Over the years racial discrimination in the United States of America has been an issue of burning debates. Although commonly an African – American issue, Asian Americans were able to develop the rich heritage of their community in order to make themselves known. Provided that Asian Americans have been suffering suppression for many years, this proposal will reveal that American and Asian American literature are interconnected and yet unable to exist without each other due to historical and social heritage rooted in children’s Asian America.
Kim Elaine’s Definition
The Asian American Literary Review Inc. is a non-profit organization that stands for unity and community-building within the diverse population of the United States of America. It explores where the community is heading and its boundless possibilities through works of many artists and poets in its Asian American Literary Review (Winter/Spring 2011 Issue, “Counting Citizens”). Those works helped organize this proposal being reliable and informative sources of racial survival and development of the history of communities among the diverse country of America.
Directing the Korean Community Center of Oakland and Asian Women United, Kim Elaine wonderfully presents her definition of the ‘Oriental’ in her works. This is an argument of hers that supports that every nation living among other greater nations has a right to exist and evolve. Being Korean, she reflects the step-by-step map of what a community within another country undergoes in terms of social, emotional, and artistic challenges.
Showing the way the roles of Asian American women changed Kim also indicates the foremost challenge they had to face – changing opinions about themselves, meaning acknowledging themselves as Americans, too. This is a long history of integrating Asian Americans firstly as a significant backdrop and then as an inalienable part of literary legacy. Great support to this theme will be the memoirs of David Mura Turning Japanese that reflect the third-generation Japanese-American’s life and his prolonged attempts to find the racial identity. (Mura, p. 16)
Kip Fulbeck’s View
In order to support the idea of Asian American Literature integrity, it is advantageous to examine the video work of Kip Fulbeck Mixed Kids. This is a story by an author who grew multiracial in America may serve as perfect evidence of how multiracial kids are raised in America, namely the unbiased approach of them to each other and further learning of discrimination only via older generation’s attitudes. It is important to regard multiracial children living in the same society though in separate communities as an integrative part of a would-be united society under the same ethical beliefs. This will entail strong support to the thesis that the literature is going to be regarded as common though written by different raced people, because children will grow up eventually, and their attitude towards race in literature depends on the way they learn from adult society (Filbeck, n.p.).

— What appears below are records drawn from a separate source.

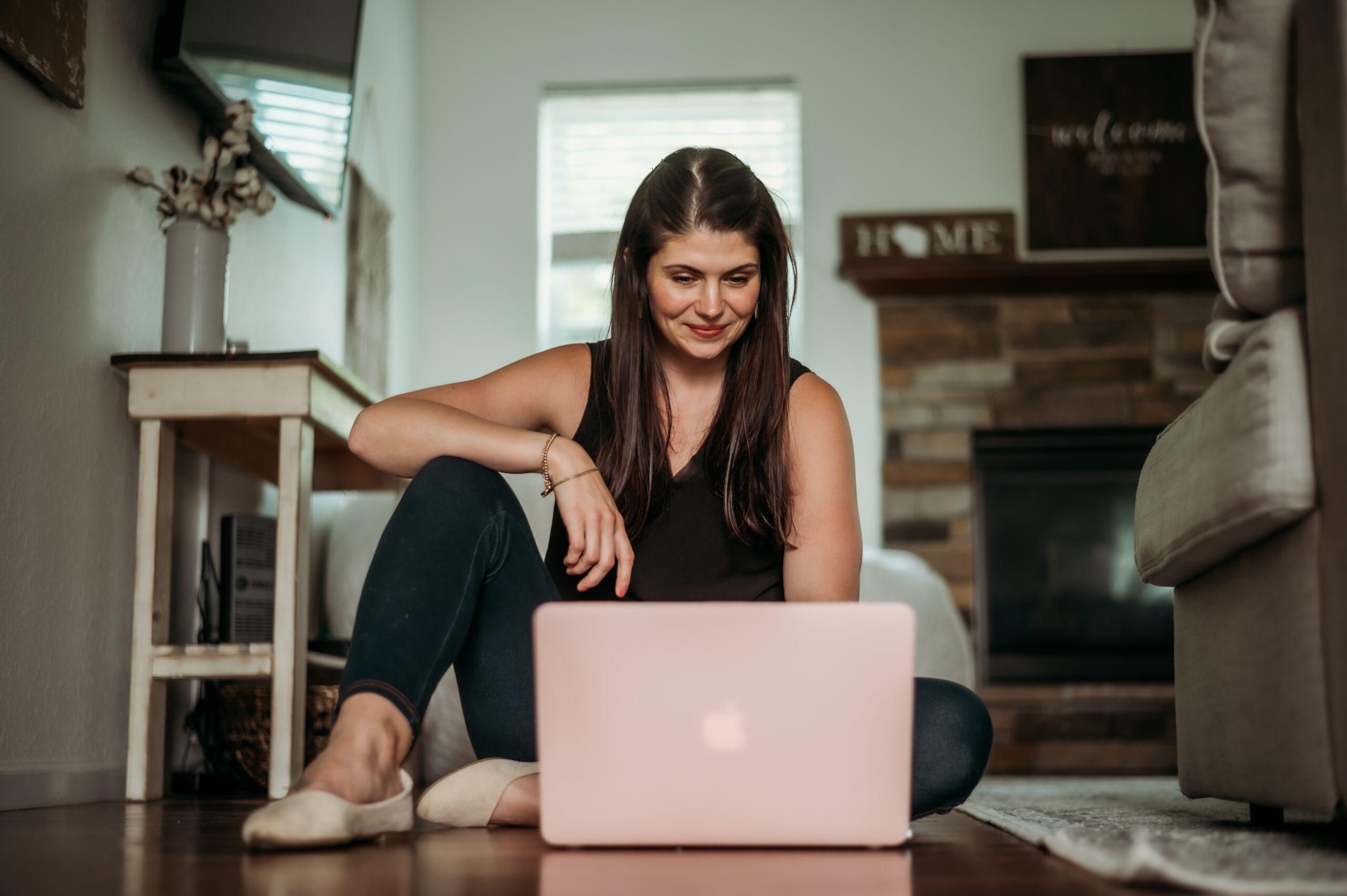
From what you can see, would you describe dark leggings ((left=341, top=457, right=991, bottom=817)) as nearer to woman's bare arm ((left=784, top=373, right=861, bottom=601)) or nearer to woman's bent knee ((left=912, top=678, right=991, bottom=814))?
woman's bent knee ((left=912, top=678, right=991, bottom=814))

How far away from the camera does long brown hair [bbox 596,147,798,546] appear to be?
127cm

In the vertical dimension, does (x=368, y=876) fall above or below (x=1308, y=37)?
below

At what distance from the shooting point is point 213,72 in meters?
2.00

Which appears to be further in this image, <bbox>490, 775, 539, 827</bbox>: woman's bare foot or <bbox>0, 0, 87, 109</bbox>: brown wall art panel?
<bbox>0, 0, 87, 109</bbox>: brown wall art panel

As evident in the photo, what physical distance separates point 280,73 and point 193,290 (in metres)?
0.62

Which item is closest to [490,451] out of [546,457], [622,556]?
[546,457]

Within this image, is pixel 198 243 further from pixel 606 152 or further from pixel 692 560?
pixel 606 152

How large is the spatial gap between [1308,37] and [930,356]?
2.95 metres

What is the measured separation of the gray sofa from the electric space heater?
1.39 meters

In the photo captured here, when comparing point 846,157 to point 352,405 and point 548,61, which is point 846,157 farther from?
point 352,405

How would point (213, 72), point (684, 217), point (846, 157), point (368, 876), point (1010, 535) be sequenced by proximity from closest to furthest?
point (368, 876)
point (684, 217)
point (213, 72)
point (1010, 535)
point (846, 157)

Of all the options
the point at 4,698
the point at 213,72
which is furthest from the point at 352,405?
the point at 4,698

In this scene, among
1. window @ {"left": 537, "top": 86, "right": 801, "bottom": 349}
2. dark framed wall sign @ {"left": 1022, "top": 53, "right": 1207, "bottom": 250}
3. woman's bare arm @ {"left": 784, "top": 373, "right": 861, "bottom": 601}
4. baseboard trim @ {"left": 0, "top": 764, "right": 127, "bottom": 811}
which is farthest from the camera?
window @ {"left": 537, "top": 86, "right": 801, "bottom": 349}

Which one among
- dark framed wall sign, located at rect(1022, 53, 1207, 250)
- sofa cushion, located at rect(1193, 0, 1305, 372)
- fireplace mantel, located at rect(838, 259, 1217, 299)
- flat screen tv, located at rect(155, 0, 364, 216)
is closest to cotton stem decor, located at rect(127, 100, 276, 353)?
flat screen tv, located at rect(155, 0, 364, 216)
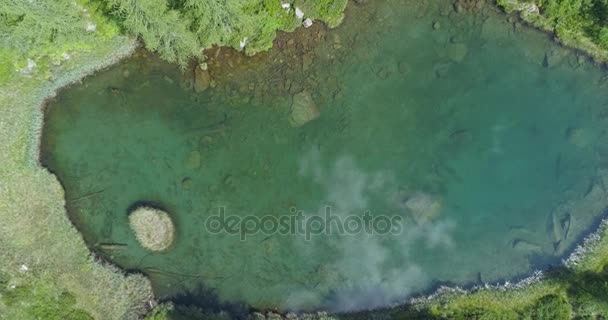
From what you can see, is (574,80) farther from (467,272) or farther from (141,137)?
(141,137)

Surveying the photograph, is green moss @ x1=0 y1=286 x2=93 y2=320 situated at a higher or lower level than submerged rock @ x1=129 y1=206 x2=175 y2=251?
lower

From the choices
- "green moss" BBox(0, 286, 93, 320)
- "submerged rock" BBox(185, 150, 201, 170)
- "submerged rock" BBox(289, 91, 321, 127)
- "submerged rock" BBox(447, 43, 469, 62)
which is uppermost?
"submerged rock" BBox(447, 43, 469, 62)

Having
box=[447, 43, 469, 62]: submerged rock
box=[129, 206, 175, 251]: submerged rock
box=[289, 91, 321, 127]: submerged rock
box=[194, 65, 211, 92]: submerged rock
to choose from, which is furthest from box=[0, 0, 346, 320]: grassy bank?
box=[447, 43, 469, 62]: submerged rock

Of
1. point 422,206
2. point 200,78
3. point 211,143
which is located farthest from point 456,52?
point 211,143

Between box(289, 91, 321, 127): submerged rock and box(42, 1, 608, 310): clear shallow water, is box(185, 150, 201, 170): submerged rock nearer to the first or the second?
box(42, 1, 608, 310): clear shallow water

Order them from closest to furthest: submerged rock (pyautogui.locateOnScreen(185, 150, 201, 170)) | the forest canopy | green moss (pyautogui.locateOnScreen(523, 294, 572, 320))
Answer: the forest canopy
green moss (pyautogui.locateOnScreen(523, 294, 572, 320))
submerged rock (pyautogui.locateOnScreen(185, 150, 201, 170))

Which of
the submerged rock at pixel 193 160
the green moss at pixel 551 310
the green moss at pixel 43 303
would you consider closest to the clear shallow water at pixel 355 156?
the submerged rock at pixel 193 160

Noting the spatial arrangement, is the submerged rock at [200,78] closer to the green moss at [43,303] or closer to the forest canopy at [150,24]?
the forest canopy at [150,24]

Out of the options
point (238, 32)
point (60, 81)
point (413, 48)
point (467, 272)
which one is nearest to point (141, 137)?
point (60, 81)
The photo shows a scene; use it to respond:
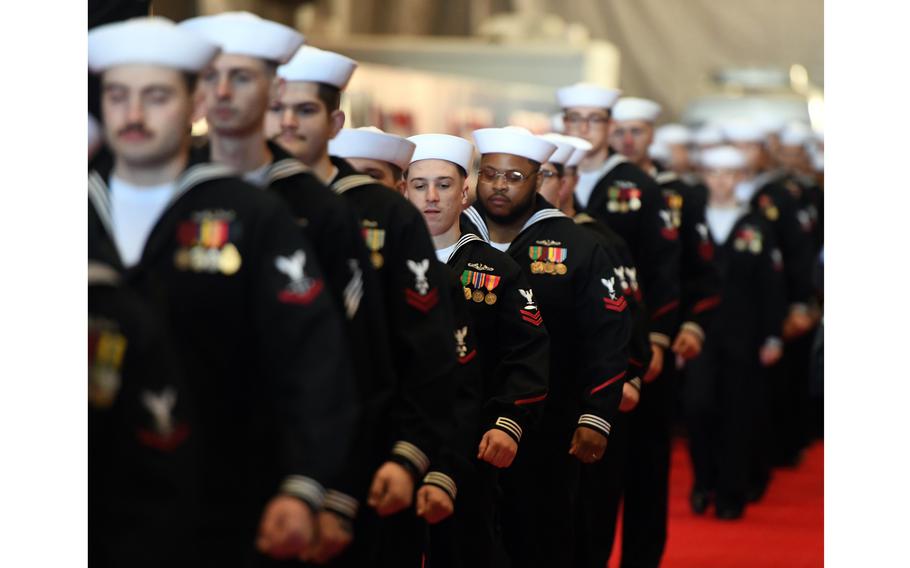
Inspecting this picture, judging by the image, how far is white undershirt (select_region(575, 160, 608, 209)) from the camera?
21.7 feet

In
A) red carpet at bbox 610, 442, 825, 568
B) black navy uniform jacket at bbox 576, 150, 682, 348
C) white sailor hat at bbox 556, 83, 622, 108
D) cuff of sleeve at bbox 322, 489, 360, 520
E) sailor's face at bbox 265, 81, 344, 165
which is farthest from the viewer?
red carpet at bbox 610, 442, 825, 568

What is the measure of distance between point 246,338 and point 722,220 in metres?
5.88

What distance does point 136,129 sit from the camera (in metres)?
2.75

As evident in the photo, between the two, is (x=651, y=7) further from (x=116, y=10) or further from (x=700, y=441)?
(x=116, y=10)

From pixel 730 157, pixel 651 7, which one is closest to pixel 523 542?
pixel 730 157

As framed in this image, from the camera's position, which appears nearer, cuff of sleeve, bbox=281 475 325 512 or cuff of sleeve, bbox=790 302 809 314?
cuff of sleeve, bbox=281 475 325 512

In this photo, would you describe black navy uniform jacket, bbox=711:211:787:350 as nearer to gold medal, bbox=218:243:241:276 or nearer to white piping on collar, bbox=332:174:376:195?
white piping on collar, bbox=332:174:376:195

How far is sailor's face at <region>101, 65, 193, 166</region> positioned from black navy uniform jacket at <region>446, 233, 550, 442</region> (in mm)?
1859

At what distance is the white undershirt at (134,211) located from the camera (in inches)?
108

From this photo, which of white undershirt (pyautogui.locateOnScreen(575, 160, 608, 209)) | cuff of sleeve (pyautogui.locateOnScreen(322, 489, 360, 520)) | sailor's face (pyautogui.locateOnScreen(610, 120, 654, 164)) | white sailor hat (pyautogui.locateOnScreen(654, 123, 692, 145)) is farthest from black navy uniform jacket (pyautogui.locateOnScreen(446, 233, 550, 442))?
white sailor hat (pyautogui.locateOnScreen(654, 123, 692, 145))

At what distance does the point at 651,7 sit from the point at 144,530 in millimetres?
13814

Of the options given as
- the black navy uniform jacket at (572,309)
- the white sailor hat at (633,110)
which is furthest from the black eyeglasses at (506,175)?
the white sailor hat at (633,110)

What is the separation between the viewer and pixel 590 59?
14023mm

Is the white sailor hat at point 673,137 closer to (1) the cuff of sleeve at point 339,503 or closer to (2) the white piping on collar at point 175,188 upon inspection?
(1) the cuff of sleeve at point 339,503
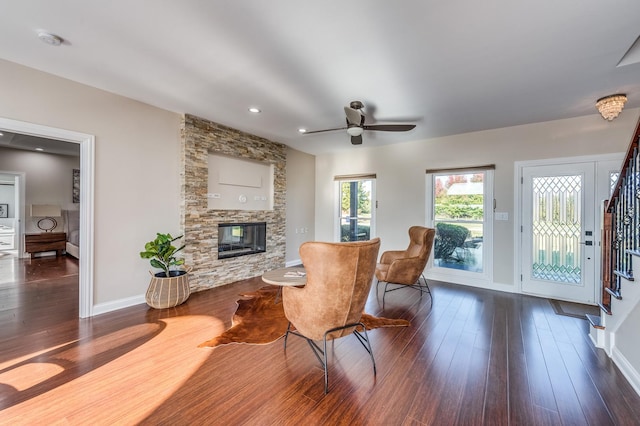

Jose Watanabe’s Children’s Echo
AALR feature many wonderful and talented Asian American writers, among them is Jose Watanabe – Japanese Peruvian poet – who described the lives of his 4 siblings who immigrated together with parents: “The children of Japanese immigrants, we heard…that someday the whole family would return to Japan. The dream wasn’t too convincing, not even for our parents” (Watanabe, p.144) Watanabe’s overall attitude towards multiracial art was magnificent, one of such cooperations resulted in a rock CD released in 2000, Pez de fango (Mudskipper). His work for AALR gives a wonderful opportunity to find the outrageous difference between the American children’s early prospects and those from Laredo. This entails further conclusions on the difficult development of Japanese Peruvian culture, hence literature.
References
Fulbeck, Kip. Mixed: Portraits of Multiracial Kids. San Franciso: Chronicle Books. 2010. Print.
José Watanabe, ‘Elogio del refrenamiento’, in Elogio del refrenamiento: antología poética, 1971-2003 (Sevilla: Renacimiento, 2003), pp. 143-150.
Mura, David. Turning Japanese: Memoirs of a Sansei. New York: Anchor. Print.